GlaxoSmithKline Consumer Nigeria Plc’s decision to exit Nigeria has sparked significant concerns among notable politicians and stakeholders in the country.
Both Atiku Abubakar of the PDP and Peter Obi of the LP voiced their views on the matter, raising alarm about the implications of such exits on the nation’s economy.
Atiku Abubakar, through his Twitter handle, lamented the growing trend of foreign companies leaving Nigeria’s business landscape. He emphasized the need for the government to create a more conducive environment to encourage investors to stay and thrive. The former vice president called for a revamp of infrastructure, sustainable energy security, and a retooling of fiscal and monetary policies to attract and retain investments.
Similarly, Peter Obi expressed his sadness over GlaxoSmithKline’s exit, stressing the consequences of the cumulative mismanagement of the country’s economy. He highlighted the loss of jobs and the worsening poverty index, painting a grim picture of the impact on the nation’s human capital development. Obi urged a shift from a consumption-based economy to a production-oriented one, emphasizing the importance of creating an enabling environment for both local and foreign investments.
GlaxoSmithKline Consumer Nigeria Plc recently announced its complete withdrawal from Nigeria, choosing to switch to a third-party distribution model for pharmaceutical products. The decision came amidst supply constraints and foreign exchange non-availability, hindering the company’s ability to settle trade payables in foreign currency.
This move by GSK has raised concerns among pharmaceutical industry experts who fear that the withdrawal may impact local manufacturers who relied on the company’s technical expertise and marketing experience. The scarcity of essential drugs and soaring prices due to currency devaluation and supply chain disruptions have already posed significant challenges for pharmacists in the country.

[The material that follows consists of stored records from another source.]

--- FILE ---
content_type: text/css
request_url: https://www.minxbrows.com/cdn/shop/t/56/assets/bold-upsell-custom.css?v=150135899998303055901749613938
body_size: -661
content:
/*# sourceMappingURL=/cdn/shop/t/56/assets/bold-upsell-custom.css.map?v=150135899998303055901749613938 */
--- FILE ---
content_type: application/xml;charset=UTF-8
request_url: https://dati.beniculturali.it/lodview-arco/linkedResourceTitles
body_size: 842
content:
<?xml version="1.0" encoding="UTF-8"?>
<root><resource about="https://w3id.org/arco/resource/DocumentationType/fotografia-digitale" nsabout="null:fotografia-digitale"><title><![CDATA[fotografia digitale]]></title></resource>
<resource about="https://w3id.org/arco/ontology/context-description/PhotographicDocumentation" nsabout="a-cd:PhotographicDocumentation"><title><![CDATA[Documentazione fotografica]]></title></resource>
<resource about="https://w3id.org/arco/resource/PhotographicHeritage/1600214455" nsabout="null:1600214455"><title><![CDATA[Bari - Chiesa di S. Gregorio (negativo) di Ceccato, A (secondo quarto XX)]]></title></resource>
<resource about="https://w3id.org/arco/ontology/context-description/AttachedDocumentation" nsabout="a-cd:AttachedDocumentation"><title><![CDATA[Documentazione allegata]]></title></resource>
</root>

Furthermore, shareholders of GSK Nigeria are left uncertain about the future of their investments as the company plans to submit a draft Scheme of Arrangement to the Securities and Exchange Commission. This could potentially lead to accelerated cash distribution and capital return, but final terms and approval remain uncertain.
The exit of GSK from Nigeria also raises broader concerns about the struggling economy’s impact on manufacturing firms listed on the Nigerian Stock Exchange. Shareholders are calling for comprehensive strategies to improve the ease of doing business and address challenges faced by companies in the manufacturing sector, such as high costs, reliance on imports, and infrastructural deficiencies.
In addition to the economic ramifications, the withdrawal of GlaxoSmithKline will have significant social implications. The company’s manufacturing facility in Agbara, Ogun State, employed over 400 highly technical workers, including pharmacists, microbiologists, biochemists, chemists, dentists, doctors, and others. Additionally, it provided employment opportunities for over 1000 other staff members, indirectly benefiting thousands of Nigerians across the nation. The departure of such a company could lead to a surge in unemployment and further strain on the already fragile job market.
As the nation grapples with these economic and social challenges, stakeholders are urging the government to take decisive actions to create a more favorable business environment and retain investments, thereby fostering sustainable growth and development in Nigeria.